Written request 1: Using the text on Vesak Day, say whether each statement agrees with it, answering yes or no and quoting the words that decide it. (a) The 16th celebration drew delegates from 112 countries. (b) The resolution to recognize Vesak Day was moved on December 15, 1999. (c) The first celebration at the UN headquarters in New York included Buddhist leaders from 15 countries.

Selection:
- - - -

Promoting world peace through Buddhism

The United Nations International Vesak Day celebrations and Buddhist Congress conducted annually for the 16th occasion was held at the Tam Chuc International Convention centre in the Hanam Province of Vietnam with the participation of delegates from 112 countries. The event held from May 12 to 14, attracted Maha Sangha Nayaka Theras, Buddhist leaders, scholars and researchers of Buddhist Philosophy, university lecturers, including 1,700 international delegates and 7,000 Vietnamese delegates.

A resolution was moved at the 54th General Assembly of the United Nations on December 15, 1999 to recognise Vesak day as UN observance day globally by the then Foreign Minister, Lakshman Kadirgamar. It was unanimously approved by the United Nations General Assembly. This made way for Buddhists around the world to get together and celebrate the Vesak Day annually as an international event.

In the year 2000 the United Nations International Vesak Day was celebrated for the first time at the UN headquarters in New York with the participation of Buddhist leaders from 34 countries around the world. The event was then celebrated annually by countries individually until the year 2004. In the same year a committee was established represented by Buddhist countries around the globe to make arrangements to celebrate the UN International Vesak Day and organise the World Buddhist Congress each year, led by Professor Brahmapundit of Mahachulalongkorn Buddhist University, Mahanayake of Maha Sangha Sabbha in Thailand. He was appointed the first President of the organising committee which celebrated the event in Bangkok with the participation of 15 countries. The United Nations International Vesak Day celebrations and Buddhist Congress which started with 15 countries in 2004 was celebrated in 2019 with the participation of over 7,000 delegates from 112 countries. So far the event has been celebrated in Thailand on 12 occasions and in Vietnam in years 2008, 2014 and 2019.

- - - -

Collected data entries

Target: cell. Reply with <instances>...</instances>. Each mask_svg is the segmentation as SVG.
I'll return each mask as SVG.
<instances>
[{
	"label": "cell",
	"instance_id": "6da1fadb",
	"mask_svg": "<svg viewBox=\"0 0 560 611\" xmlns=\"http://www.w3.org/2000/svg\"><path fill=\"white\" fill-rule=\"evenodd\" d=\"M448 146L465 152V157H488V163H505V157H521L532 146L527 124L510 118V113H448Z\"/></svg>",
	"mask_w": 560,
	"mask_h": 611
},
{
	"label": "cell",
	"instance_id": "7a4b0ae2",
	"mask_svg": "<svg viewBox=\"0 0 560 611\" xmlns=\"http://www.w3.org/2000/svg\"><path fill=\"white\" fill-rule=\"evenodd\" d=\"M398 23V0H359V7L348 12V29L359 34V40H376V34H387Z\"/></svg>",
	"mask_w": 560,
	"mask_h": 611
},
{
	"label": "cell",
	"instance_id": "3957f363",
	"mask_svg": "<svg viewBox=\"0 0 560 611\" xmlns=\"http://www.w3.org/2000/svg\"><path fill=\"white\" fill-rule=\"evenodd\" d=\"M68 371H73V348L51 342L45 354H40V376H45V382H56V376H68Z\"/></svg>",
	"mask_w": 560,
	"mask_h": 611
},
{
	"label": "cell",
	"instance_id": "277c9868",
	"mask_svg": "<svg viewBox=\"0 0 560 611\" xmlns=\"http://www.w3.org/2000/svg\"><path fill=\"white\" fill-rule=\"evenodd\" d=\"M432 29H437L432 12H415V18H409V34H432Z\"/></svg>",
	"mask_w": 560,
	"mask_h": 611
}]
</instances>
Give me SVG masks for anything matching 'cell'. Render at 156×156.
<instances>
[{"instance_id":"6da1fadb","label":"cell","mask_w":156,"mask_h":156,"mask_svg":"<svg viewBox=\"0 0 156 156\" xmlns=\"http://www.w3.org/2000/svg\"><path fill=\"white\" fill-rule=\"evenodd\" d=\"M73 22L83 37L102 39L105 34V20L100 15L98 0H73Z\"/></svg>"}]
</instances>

- - - -

Written request 2: Rewrite the records from their first line up to and including the line with "146L465 152V157H488V163H505V157H521L532 146L527", swapping "segmentation" for "outline" and leaving everything else as it is.

Written reply 1:
(a) Yes: "with the participation of delegates from 112 countries"
(b) Yes: "A resolution was moved at the 54th General Assembly of the United Nations on December 15, 1999"
(c) No: "with the participation of Buddhist leaders from 34 countries around the world"

Written reply 2:
Target: cell. Reply with <instances>...</instances>. Each mask_svg is the outline as SVG.
I'll return each mask as SVG.
<instances>
[{
	"label": "cell",
	"instance_id": "6da1fadb",
	"mask_svg": "<svg viewBox=\"0 0 560 611\" xmlns=\"http://www.w3.org/2000/svg\"><path fill=\"white\" fill-rule=\"evenodd\" d=\"M448 146L465 152V157H488V163H505V157H521L532 146L527 124L510 118V113H448Z\"/></svg>",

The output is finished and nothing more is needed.